We have repeatedly held that the extent of waiver of governmental immunity is a matter for the Legislature to determine. Guillory v. Port of Houston Auth., 845 S.W.2d 812, 813-14 (Tex.), cert. denied, — U.S. -, 114 S.Ct. 75, 126 L.Ed.2d 43 (1993); State Dept. of Highways & Public Transp. v. Dopyera, 834 S.W.2d 50, 54 (Tex.), cert. denied, — U.S. -, 113 S.Ct. 636, 121 L.Ed.2d 567 (1992); LeLeaux v. Hamshire—Fannett Indep. Sch. Dist., 835 S.W.2d 49, 51 (Tex.1992); Mount Pleasant Indep. Sch. Dist. v. Lindburg, 766 S.W.2d 208, 211 (Tex.1989); Duhart v. State, 610 S.W.2d 740, 742 (Tex.1980); Lowe v. Texas Tech Univ., 540 S.W.2d 297, 298 (Tex.1976). To accept plaintiff’s argument would extend the waiver further than the Act provides, something which we will not do.3

We hold that plaintiffs’ action against Harris County is barred by governmental immunity.4 Accordingly, the judgments of the trial court and court of appeals are reversed, and judgment is rendered that plaintiffs take nothing against Harris County.
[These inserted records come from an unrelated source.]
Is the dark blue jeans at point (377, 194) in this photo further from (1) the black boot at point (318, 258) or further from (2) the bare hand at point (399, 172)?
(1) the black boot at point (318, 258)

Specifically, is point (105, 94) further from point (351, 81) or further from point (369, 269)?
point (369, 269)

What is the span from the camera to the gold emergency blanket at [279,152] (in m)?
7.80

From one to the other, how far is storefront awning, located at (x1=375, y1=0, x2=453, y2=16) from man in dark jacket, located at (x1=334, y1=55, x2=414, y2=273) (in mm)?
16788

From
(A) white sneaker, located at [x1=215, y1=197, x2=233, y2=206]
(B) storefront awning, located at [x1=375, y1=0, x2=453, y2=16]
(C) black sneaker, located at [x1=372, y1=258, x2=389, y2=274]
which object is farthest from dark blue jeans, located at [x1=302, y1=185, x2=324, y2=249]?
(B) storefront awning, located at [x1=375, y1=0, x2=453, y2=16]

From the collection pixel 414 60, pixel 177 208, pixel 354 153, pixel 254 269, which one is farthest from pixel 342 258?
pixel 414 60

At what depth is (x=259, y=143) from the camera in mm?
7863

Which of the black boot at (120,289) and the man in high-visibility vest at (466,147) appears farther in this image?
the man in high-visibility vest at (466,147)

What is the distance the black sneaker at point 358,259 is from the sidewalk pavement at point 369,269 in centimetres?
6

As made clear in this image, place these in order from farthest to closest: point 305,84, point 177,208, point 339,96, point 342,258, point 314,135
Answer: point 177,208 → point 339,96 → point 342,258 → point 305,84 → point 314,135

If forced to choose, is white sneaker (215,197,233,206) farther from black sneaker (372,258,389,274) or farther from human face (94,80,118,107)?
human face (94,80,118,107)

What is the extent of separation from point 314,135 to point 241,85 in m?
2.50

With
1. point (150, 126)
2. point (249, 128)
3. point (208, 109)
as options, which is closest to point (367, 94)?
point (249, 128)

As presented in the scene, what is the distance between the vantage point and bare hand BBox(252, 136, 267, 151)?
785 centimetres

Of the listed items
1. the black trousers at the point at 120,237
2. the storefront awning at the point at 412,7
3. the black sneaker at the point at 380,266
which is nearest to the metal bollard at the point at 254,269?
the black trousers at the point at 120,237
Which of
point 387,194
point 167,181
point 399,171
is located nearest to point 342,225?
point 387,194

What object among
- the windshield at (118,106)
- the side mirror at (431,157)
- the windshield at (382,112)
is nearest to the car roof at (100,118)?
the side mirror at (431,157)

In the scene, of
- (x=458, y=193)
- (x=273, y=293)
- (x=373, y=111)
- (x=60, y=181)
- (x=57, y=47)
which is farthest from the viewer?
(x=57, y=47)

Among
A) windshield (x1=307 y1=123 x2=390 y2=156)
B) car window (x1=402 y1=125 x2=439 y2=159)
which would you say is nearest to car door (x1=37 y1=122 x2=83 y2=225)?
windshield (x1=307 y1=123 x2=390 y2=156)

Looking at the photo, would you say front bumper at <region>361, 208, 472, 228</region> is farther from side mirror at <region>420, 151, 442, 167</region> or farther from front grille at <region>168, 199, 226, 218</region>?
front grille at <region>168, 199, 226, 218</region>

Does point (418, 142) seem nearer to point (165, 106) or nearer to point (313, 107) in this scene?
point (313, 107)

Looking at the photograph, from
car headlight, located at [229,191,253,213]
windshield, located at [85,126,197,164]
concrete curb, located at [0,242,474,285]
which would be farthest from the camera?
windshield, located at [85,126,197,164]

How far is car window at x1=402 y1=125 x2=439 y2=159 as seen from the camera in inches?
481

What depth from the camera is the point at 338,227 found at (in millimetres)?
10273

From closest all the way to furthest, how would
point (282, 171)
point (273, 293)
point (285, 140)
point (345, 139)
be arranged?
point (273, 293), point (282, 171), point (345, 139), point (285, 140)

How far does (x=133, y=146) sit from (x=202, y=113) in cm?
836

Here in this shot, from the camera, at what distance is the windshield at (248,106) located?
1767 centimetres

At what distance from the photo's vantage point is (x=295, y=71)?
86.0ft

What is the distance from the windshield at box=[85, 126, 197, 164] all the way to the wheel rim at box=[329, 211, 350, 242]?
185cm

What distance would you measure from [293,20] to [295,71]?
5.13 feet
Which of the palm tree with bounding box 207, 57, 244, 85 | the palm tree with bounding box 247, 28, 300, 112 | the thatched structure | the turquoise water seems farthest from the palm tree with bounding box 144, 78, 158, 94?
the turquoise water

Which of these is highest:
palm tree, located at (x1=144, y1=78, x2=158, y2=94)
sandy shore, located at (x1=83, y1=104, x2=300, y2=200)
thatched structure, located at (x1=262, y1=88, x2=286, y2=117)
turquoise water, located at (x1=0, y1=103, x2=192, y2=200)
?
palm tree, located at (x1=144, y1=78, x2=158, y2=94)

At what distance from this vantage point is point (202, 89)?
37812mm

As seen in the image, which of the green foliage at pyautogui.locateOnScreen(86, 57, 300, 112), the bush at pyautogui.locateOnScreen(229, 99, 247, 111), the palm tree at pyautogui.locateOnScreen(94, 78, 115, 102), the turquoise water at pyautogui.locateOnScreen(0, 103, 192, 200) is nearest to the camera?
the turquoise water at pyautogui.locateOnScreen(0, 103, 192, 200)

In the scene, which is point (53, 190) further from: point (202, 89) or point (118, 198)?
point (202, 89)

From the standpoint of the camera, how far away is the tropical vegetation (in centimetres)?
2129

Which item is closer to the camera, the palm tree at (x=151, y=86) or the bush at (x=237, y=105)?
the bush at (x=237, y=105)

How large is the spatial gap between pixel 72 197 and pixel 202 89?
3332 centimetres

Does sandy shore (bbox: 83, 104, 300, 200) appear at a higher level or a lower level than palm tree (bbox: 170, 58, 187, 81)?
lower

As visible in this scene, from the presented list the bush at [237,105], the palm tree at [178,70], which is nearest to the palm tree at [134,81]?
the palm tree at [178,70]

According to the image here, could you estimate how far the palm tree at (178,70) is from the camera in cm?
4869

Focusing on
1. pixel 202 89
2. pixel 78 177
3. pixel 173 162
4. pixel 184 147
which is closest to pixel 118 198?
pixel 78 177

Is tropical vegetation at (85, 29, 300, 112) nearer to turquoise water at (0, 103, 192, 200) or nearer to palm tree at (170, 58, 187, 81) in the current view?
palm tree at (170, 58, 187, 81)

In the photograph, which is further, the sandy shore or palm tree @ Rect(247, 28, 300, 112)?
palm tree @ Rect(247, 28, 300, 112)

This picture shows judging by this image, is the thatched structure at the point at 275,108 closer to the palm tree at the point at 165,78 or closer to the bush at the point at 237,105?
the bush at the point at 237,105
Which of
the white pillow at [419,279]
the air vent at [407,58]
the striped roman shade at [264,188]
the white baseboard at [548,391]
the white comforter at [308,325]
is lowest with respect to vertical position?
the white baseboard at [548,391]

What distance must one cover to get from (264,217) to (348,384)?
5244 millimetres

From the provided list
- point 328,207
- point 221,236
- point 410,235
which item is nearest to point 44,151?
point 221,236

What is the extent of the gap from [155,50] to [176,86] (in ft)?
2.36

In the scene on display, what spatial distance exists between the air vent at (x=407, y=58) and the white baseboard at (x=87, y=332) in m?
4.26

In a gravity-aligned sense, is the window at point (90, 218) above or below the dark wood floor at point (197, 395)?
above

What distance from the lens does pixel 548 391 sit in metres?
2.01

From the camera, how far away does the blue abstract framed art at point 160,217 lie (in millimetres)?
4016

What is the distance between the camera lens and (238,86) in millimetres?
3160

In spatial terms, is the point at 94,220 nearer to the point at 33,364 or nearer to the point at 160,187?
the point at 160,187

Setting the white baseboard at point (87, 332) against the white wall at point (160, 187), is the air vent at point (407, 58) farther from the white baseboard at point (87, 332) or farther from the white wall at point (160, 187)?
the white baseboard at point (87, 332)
PHILLIPS, C.J., and GONZALEZ, HIGHTOWER, CORNYN and ENOCH, JJ., join. GAMMAGE, J., issued a dissenting opinion, in which DOGGETT, J., joins. SPECTOR, J., issued a dissenting opinion.

. El Paso Laundry was an action by an employee against his employer for injuries suffered by the employee's son while the son was on the employer's premises for the purpose of taking his father's lunch to him. The employer claimed in defense that the son was also an employee and therefore limited in his recovery to worker's compensation. The jury found that the son was not an employee. The court of appeals upheld this jury finding. The court discussed the factors for determining whether an employment relationship exists. It did not, as we have said, address in any way the statutory definition which controls the present case. The court held that because the employer had accepted the benefits of the son's presence, the son was an invitee, not that he was an employee. 36 S.W.2d at 795.

. Justice Spector's dissent is ambivalent about the importance of Smith to the present case. At first, the dissent claims that Smith provides plaintiffs’ arguments, "a reasonably strong footing”, post at 169; in the end, the dissent acquiesces in the view that Smith is “erroneous”, post at 171.

The truth is, Smith is almost entirely irrelevant. In that case, Smith, a volunteer official for a University of Texas shot-put competition, was injured by a shot-put thrown when he was not watching. Smith sued the University. He *168blamed Drolla, the head official for the competition, also a volunteer, for allowing the shot to be thrown when it was. The University obtained a summary judgment on the ground that Drolla was not its "employee” as defined by the Tort Claims Act. But the court of appeals observed that Smith also blamed Price, the University’s head track coach, for failing to supervise the shot-put event. Since there was no question that Price was an employee of the University, the court of appeals reversed the summary judgment.

Unlike Smith, plaintiffs in the present case do not complain of the actions of any employee of Harris County. The dissent acknowledges this fact, arguing only that they could have. Hence, the sole relevance of Smith: to illustrate what plaintiffs might have claimed but didn’t. Assuming Smith was rightly decided — an issue on which we venture no opinion — it provides no support for plaintiffs' claims in the present case.

. The dissenting opinions do not dispute that the statutory definition of "employee” is plain and that its application in this case is clear. The dissents’ protest that the definition leads to wrong results reflects a view of governmental immunity not shared by the Legislature.

. Justice Spector’s dissent would remand the case to allow plaintiffs to plead a different claim. The possibility that a party could have pleaded a viable cause of action is not ordinarily reason to reverse a judgment correctly disposing of the claims the party did plead. The dissent calls the Court's decision "unfair". Post at 169. It is not; but it would be unfair and unjust to Harris County, having rightly prevailed on the claims asserted, to be required to defend against new claims on which the dissent thinks plaintiffs might have a better chance.